WHEN I LOOK over my life, I see failures. You’ve heard the sayings: “success consists of going from failure to failure without loss of enthusiasm” (Winston Churchill), “I have not failed. I’ve just found 10,000 ways that won’t work” (Thomas Edison), “we are all failures – at least the best of us are” (J.M. Barrie). The only alternative to failure is to not try, and once you’ve made that decision you’ve placed your chances of success in the realm of absolute certainty, at zero percent.
My teenage son skateboards. When the weather is decent he skates the city, and in Winter I take him to an indoor skate park. This Spring he’ll be going to Camp Woodward, a sprawling, multi-purpose facility in Woodward, PA that is skateboarder heaven.
I love that he skateboards for one reason above all the others: it’s the perfect life training in the discipline of failure. Everyone at the skate park is trying to figure out a trick, and most of them are failing at every attempt. I’ve spent days at the park watching people fall down, get up, fall down, get up, fall down, get up, hour after hour after hour. And they do it without shame, and without drama. It’s expected in skateboarding that you’ll fall over and over again, many dozens and hundreds of times, before you get it right it. And after you’ve got it right? You’ll fall down some more, of course.
Everything in life is exactly like that, but in most of life’s pursuits the guts of the thing are all hidden away from the casual observer. The concert pianist walks into the spotlight and performs. The audience will never see the thousands of hours he’s spent learning his scales and how to invert chords and transpose a Dorian passage into the Mixolydian modality. Even the baseball player who “fails” at 75% of his at-bats – a decent professional average – is showing you only the polished surface of his efforts. He’s had to struggle for his seventy-five percent failure rate. There was a time it was one hundred percent.
Sometimes failure leads you in a new direction. In my teens and twenties I sent my writing to newspapers and magazines. No one was interested in publishing my work, so I started my own print publication. To do this I had to learn every aspect of publishing, from editing and layout and design and marketing to how to get your publication into stores and libraries. I registered a publishing business and put together an editorial team and sent out a call for submissions. It was a great experience, and it only happened because I had failed at something I really wanted.
Who knows what would have happened had my work been accepted? I had dreams of moving to New York to write for the Times and the David Letterman show, but these didn’t happen. What did happen was that I learned a dozen useful and lucrative skills I wouldn’t have today had a newspaper shown interest in my work, skills I’ve been using ever since. In the ‘90s my work was being turned down by folks on the Internet, so I started my own website. I learned HTML and applied my design skills to the world wide web. (The Internet was primitive back then, and it didn’t require much by way of design.) Everything I was doing throughout these years supported my writing. Whether I was publishing in print or online, I was also working hard at being a better reader, writer and editor. Failure was fuelling my personal evolution, sending me off in new directions.

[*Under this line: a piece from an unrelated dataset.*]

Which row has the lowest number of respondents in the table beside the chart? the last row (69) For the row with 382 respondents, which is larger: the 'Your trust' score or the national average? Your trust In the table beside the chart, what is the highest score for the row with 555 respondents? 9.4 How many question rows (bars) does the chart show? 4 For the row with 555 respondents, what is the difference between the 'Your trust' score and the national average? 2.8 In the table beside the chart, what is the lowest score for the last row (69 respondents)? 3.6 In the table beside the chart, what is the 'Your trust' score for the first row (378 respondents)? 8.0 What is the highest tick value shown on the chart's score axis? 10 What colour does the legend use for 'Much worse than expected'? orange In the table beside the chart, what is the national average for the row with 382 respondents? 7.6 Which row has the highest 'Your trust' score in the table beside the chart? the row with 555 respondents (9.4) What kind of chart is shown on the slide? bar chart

By the time I was thirty, I had run several publications and had worked on a number of interesting DIY projects. I’d met and collaborated with a lot of interesting people. Everything I had done had a failure of some kind at its root. I started out in life thinking I’d be a writer with a single publisher-employer, and my job would be to send things regularly to my publisher and get a pay cheque in return. That model simply does not exist for most writers, and in recent years even the prestigious papers like the New York Times have been shedding jobs and looking for new ways to remain viable as a business. The publishers are now facing their own failures, and they’re trying to adapt. I believe that one day a new and exciting model of journalism will be born, and for this we’ll be able to thank failure.

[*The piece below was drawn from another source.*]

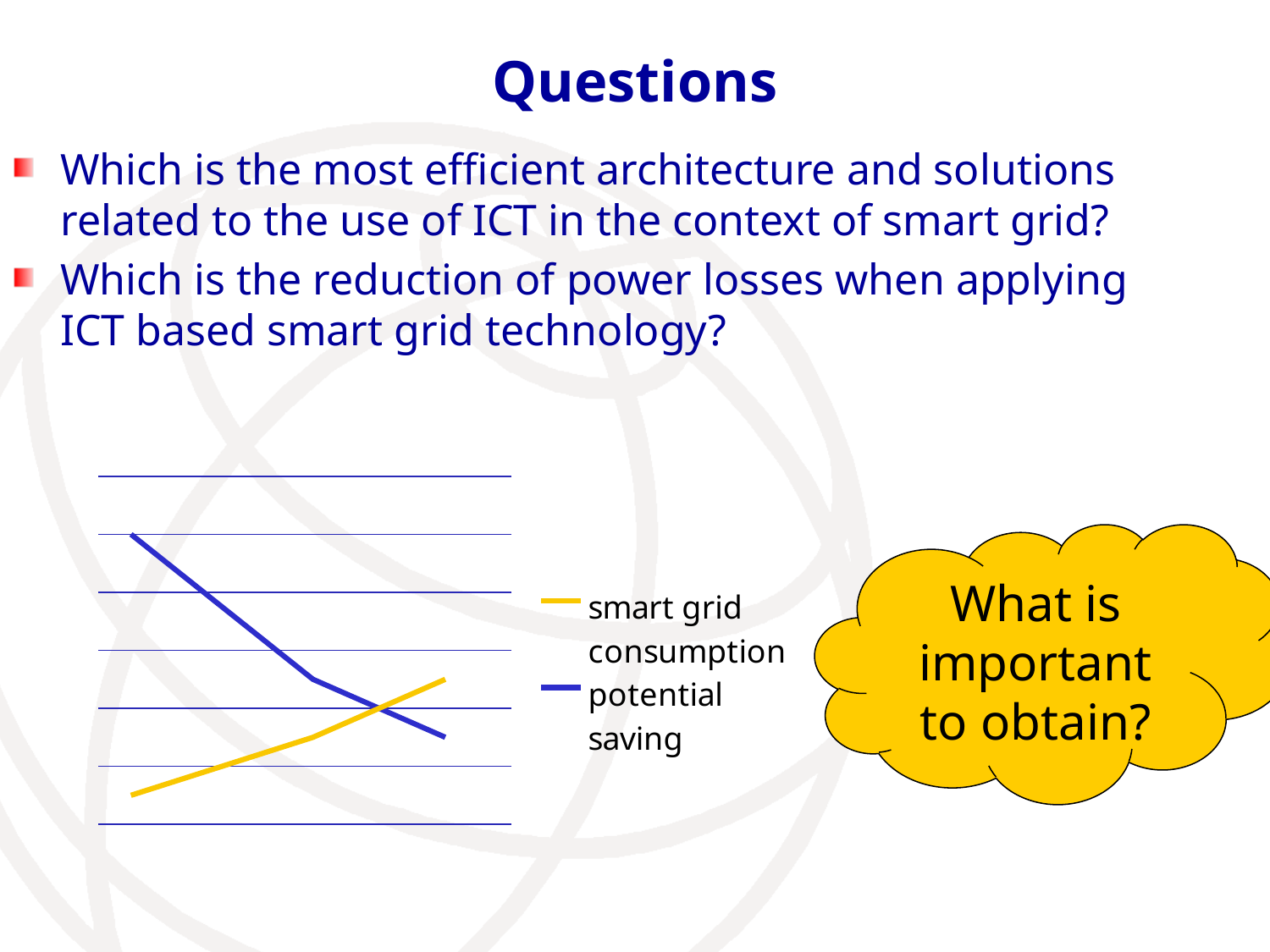
What kind of chart is shown on the slide? line chart Does the 'smart grid consumption' line rise or fall from left to right? rise How many series does the chart's legend list? 2 At the right end of the chart, which series has the higher value: 'smart grid consumption' or 'potential saving'? smart grid consumption Which series starts at the highest point on the chart? potential saving Which colour is used for the 'potential saving' series in the chart? blue Do the two lines in the chart cross each other? yes At the left end of the chart, which series has the higher value: 'smart grid consumption' or 'potential saving'? potential saving Does the 'potential saving' line rise or fall from left to right? fall What are the two series named in the chart's legend? smart grid consumption; potential saving Which series starts at the lowest point on the chart? smart grid consumption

This website is the latest in a series of platforms I’ve adopted to further my writing. I do a lot of professional paid work that never appears on this site. And I still practice my scales, as it were. I change the title of my website from time to time, and right now it is “A Life Sentence,” because for me that’s what writing is: a life sentence, but also about life rather than making a living. There are several meanings to the word sentence, all of them relevant. I write sentences that express my perception and my judgements, all of which derive from the material of my life.
A few years ago I decided to give the newspapers another try. I sent samples of my writing to the national dailies. The answer was, again, “No thank-you.” A National Post editor told me some of my work might be publishable if it were re-written. By this time I was well into my 40s, not exactly a good time in life to be telling yourself “keep at it, and maybe one day ….” I’d been writing for thirty years, and even getting paid decent money to ghost write. But I still felt like a failure, because I couldn’t get anyone interested in something that had my name on it.

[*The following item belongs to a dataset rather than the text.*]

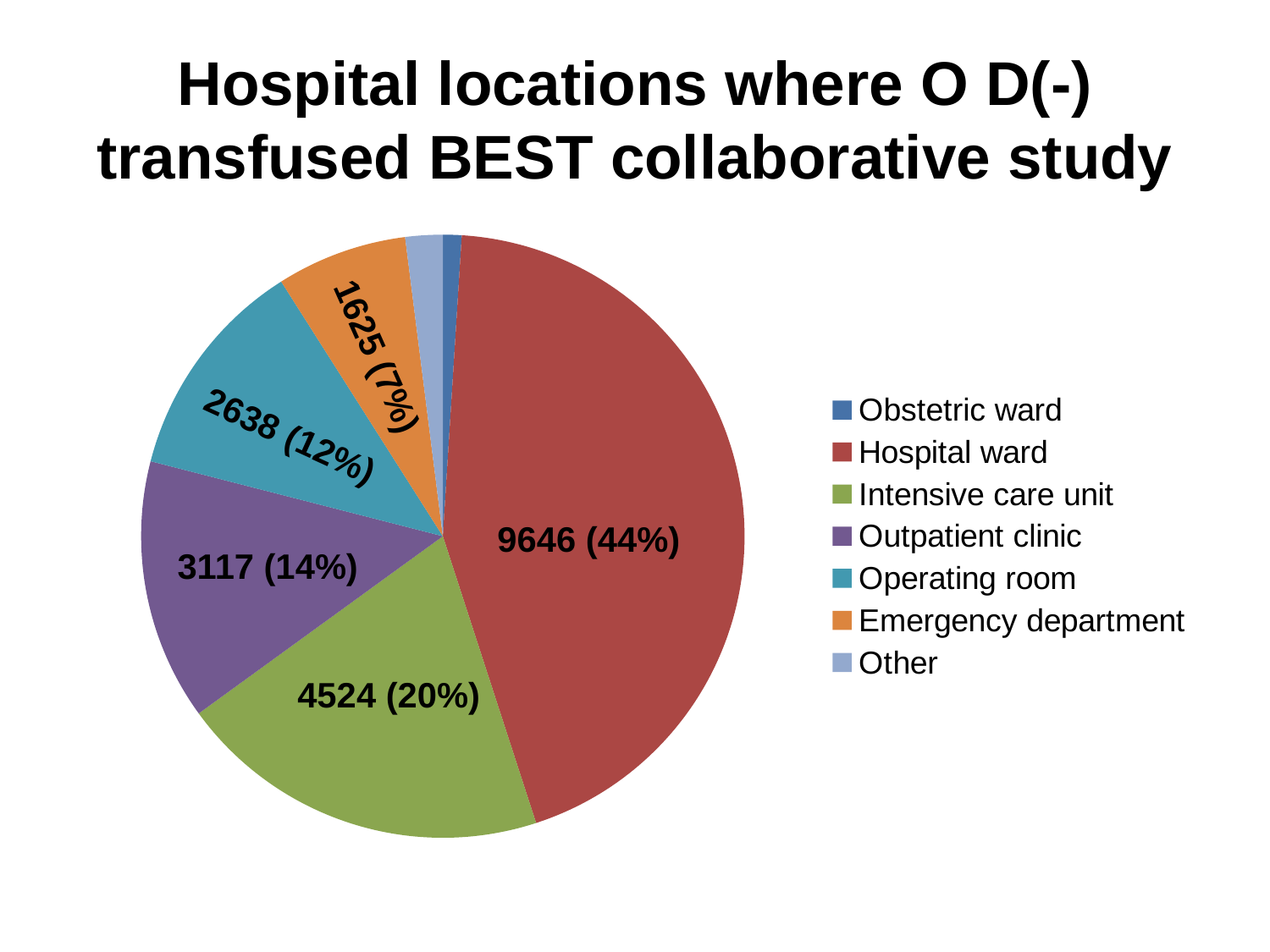
What is the title of the slide? Hospital locations where O D(-) transfused BEST collaborative study Which hospital location has the largest slice of the pie? Hospital ward How many categories does the legend list? 7 What is the value shown for Operating room? 2638 (12%) What is the difference between the Hospital ward value and the Intensive care unit value? 5122 What is the value shown for Outpatient clinic? 3117 (14%) What is the value shown for Hospital ward? 9646 (44%) What share of the pie does Intensive care unit represent? 20% What is the value shown for Intensive care unit? 4524 (20%) What is the value shown for Emergency department? 1625 (7%) What kind of chart is shown on the slide? Pie chart Which is larger, Outpatient clinic or Operating room? Outpatient clinic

So, again, failure. But I kept writing, because that’s what I do. And I put my writing on this website, thinking that if only one in a million people cared for what I did, so be it. Within a few weeks of being turned down (again) by the papers, I got a lovely email from the writer and columnist Terry Glavin. He’d found my work and enjoyed it. I thanked him and bitched a little about how I was having no luck with the papers. After he’d read my email, he sent my work to another editor at the National Post, Kelly McParland. Kelly was (and is) my favourite Post columnist, and he must have liked my work, too, because a few days later I was writing for the National Post. See how easy it is? It only took thirty years of getting on that particular skateboard and falling off, and getting on again, before I pulled off the trick.
I’m not sure anymore what success is. For me, I think it’s a moving target. I get restless and I want something more, something bigger – a new challenge, a new vista. Now that I’m writing for the papers I have other goals in mind. (You know, for when I’m 80.) Things haven’t turned out the way I imagined and hoped they would, and I’m mostly better off for it. I’m not saying this to impose a rosy interpretation on my failures. I hate failing. There isn’t a single failure I’ve welcomed, wanted or enjoyed. If you have a weekly column gig that pays big dollars, I’ll take it. I’m happy to let someone else take the failure this time around.
Only it doesn’t work that way. You get the failures, like them or not. And the truth is I’d be less of a person, and less of a writer, had I not had them. My focus these days is on leveraging the experiences of many failures. As Churchill says, I go from failure to failure always expecting eventual success. I build up an audience for my work, one day at a time. I keep working on my skills. I keep my passion for writing alive. Success in this case means only one thing: to keep going, to keep working, to keep getting up when you tumble. And above all, to keep being willing to fail.